◆ Written task:
Which lines of the data below contain the string "JSON"? Identify each one and copy it in full, treating uppercase and lowercase as different.

◆ Given data:
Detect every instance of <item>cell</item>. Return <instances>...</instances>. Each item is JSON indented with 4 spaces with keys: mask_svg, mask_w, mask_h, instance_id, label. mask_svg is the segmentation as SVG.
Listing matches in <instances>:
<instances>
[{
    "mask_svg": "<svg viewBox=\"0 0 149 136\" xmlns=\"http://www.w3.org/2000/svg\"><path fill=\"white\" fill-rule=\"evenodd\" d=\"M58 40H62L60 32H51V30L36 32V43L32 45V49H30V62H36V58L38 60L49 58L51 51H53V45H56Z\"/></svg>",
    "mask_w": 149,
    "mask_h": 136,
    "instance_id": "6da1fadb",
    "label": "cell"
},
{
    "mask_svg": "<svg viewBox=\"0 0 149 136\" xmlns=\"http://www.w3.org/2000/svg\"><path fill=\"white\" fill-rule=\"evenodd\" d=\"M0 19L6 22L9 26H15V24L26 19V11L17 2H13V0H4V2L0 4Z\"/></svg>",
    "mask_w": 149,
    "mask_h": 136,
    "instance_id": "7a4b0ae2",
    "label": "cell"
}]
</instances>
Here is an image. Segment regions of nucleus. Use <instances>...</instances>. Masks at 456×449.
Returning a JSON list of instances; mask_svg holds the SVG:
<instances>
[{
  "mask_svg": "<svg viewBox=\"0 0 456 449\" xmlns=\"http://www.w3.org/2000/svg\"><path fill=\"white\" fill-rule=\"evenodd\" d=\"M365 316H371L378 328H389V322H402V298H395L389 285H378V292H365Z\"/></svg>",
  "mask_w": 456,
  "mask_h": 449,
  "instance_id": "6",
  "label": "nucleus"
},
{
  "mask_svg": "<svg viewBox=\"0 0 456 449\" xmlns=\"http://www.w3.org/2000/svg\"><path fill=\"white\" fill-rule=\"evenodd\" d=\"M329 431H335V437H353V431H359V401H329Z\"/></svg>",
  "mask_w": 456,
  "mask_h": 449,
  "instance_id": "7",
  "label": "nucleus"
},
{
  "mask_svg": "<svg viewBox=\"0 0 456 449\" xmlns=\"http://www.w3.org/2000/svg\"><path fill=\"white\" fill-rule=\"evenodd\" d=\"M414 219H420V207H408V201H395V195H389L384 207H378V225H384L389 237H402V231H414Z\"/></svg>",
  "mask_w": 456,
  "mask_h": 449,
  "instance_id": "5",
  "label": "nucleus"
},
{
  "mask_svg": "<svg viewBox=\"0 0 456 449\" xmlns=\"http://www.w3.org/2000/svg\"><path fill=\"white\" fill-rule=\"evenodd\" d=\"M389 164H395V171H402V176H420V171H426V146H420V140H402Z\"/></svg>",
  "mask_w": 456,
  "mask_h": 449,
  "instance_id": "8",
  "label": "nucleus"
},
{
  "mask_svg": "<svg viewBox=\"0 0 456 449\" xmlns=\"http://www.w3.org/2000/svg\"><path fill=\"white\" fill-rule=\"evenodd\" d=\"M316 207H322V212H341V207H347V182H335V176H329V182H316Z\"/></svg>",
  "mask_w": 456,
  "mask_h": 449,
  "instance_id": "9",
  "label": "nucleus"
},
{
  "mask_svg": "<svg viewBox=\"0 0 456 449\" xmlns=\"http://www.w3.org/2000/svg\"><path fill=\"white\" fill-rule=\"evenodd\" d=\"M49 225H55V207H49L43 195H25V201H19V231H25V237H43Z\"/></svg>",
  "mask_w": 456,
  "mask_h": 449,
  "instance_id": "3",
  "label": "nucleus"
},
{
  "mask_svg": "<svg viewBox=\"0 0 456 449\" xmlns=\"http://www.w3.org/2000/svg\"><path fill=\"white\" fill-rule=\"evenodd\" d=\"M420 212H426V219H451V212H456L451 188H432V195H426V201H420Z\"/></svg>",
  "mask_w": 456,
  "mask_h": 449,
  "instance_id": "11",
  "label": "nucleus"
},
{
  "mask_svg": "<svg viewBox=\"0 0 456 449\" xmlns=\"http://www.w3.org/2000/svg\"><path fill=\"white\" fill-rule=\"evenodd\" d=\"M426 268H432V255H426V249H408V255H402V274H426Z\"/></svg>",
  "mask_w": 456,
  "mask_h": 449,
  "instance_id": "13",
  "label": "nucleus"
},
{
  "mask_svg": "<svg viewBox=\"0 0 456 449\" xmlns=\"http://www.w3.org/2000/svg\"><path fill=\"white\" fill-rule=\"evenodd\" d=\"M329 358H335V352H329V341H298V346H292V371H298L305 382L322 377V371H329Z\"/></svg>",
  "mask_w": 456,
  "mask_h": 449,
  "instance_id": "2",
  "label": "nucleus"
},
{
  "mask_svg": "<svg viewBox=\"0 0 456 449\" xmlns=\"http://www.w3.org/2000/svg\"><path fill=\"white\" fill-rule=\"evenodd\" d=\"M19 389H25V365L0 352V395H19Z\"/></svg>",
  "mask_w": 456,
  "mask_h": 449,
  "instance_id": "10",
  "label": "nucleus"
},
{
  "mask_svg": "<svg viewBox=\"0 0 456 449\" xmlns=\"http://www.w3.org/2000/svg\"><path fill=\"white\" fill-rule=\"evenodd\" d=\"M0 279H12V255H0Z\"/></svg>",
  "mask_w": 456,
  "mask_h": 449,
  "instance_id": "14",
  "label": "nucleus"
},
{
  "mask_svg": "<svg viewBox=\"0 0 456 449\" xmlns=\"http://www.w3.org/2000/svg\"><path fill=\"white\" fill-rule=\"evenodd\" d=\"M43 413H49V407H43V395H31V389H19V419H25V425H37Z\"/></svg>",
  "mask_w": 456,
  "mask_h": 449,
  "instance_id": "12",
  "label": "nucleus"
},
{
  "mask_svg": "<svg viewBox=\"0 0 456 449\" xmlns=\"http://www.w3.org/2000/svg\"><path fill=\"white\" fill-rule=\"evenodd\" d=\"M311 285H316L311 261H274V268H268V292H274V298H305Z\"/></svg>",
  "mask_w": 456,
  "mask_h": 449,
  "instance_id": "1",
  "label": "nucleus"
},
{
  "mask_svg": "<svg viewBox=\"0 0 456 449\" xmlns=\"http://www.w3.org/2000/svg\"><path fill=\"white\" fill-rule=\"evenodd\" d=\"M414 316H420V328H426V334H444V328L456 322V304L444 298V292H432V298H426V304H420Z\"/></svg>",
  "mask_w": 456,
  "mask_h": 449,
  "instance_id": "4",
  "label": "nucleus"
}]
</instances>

◆ Correct result:
Detect every instance of <item>cell</item>. Return <instances>...</instances>. Each item is JSON indented with 4 spaces with keys: mask_svg, mask_w, mask_h, instance_id, label. mask_svg is the segmentation as SVG.
Returning a JSON list of instances; mask_svg holds the SVG:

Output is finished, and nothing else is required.